Il fattore responsabile del minor impiego di forza lavoro femminile è la difficile
conciliazione tra lavoro domestico e lavoro remunerato che le donne devono
svolgere. In effetti, nella suddivisione dei carichi familiari permangono le principali
differenze di genere, anche se negli ultimi anni vi sono stati segni di
miglioramento: se le donne dai dati dell’uso del tempo del 2008-2009 svolgevano il
71,9% del lavoro domestico, la quota è scesa al 67% nel 2013-2014; una fetta
comunque alta che evidenzia una componente culturale molto forte.
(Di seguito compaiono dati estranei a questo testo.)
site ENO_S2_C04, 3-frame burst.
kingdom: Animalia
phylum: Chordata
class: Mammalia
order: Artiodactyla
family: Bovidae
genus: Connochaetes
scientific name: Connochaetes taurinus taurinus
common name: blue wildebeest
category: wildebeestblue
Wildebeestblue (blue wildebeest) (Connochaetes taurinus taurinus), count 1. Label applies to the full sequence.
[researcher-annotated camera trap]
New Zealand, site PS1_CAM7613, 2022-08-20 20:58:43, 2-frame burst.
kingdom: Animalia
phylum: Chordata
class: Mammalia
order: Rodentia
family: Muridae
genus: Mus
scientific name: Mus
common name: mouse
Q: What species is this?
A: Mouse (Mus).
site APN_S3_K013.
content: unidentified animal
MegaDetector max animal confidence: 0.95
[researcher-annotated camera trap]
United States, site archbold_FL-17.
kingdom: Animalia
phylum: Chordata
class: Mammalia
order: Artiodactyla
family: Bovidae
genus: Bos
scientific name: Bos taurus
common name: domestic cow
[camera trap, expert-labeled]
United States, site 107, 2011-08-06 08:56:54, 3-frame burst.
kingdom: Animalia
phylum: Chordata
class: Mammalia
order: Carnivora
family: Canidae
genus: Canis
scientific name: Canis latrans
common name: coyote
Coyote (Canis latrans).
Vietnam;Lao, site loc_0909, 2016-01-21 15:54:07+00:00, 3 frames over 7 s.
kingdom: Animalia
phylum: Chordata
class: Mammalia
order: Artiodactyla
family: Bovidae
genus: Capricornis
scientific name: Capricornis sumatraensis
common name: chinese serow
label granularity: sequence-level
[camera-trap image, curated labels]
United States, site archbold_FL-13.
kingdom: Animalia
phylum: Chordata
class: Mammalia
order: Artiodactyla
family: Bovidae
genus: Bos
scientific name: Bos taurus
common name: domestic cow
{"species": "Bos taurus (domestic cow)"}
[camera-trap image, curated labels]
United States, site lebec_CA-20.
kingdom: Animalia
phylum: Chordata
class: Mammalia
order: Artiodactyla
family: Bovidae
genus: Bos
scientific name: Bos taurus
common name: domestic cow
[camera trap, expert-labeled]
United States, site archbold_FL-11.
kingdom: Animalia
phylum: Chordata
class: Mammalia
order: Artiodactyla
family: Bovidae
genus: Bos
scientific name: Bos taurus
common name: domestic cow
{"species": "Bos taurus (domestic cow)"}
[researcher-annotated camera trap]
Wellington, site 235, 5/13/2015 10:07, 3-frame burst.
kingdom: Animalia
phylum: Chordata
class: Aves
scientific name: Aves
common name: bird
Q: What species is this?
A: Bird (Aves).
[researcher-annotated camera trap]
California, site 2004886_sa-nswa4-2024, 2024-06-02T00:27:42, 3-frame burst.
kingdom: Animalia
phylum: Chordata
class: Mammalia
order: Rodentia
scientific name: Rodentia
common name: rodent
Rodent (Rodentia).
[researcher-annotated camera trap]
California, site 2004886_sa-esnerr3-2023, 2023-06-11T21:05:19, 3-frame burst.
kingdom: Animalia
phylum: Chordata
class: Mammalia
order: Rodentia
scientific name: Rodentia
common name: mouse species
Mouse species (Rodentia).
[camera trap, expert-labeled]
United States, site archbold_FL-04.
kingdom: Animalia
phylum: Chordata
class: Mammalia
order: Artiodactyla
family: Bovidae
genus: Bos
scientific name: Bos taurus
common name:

La minore partecipazione lavorativa femminile non è solo negativa da un punto di
vista sociale, ma anche per motivi economici: il fatto che le donne conseguano
migliori risultati durante gli studi, ma poi non vengano inserite in modo appropriato
nel mondo lavorativo implica che alcune delle migliori menti del Paese non
potranno contribuire adeguatamente allo sviluppo di aziende e imprese, etc.

Dal 1977 al 2017 si è comunque assistito ad un trend positivo riguardante
l’occupazione femminile, passata da 33,5% al 48,1% e ad una riduzione del gap di
genere, dal 41,1% al 18%.

Tuttavia, se i dati sembrano confortanti, le principali difficoltà riscontrate dalle
donne emergono in un’analisi di tipo qualitativo. La quota di donne che hanno una
bassa paga, sono occupate a termine da almeno 5 anni o hanno un livello di studio
superiore a quello richiesto supera sempre la percentuale maschile assoggettata
alle stesse condizioni. Un caso emblematico è quello del lavoro part-time
involontario, in cui nel 2016 la percentuale delle donne ad esso sottoposte era tre
volte quella degli uomini.

Altre disparità emergono se si analizza il tasso di occupazione delle donne in
relazione al fatto di essere madri: il tasso di occupazione di una donna che vive da
sola è dell’81,1%, se si trova in una coppia senza figli è del 70,8% mentre scende
fino al 56,4% in presenza di uno o più figli.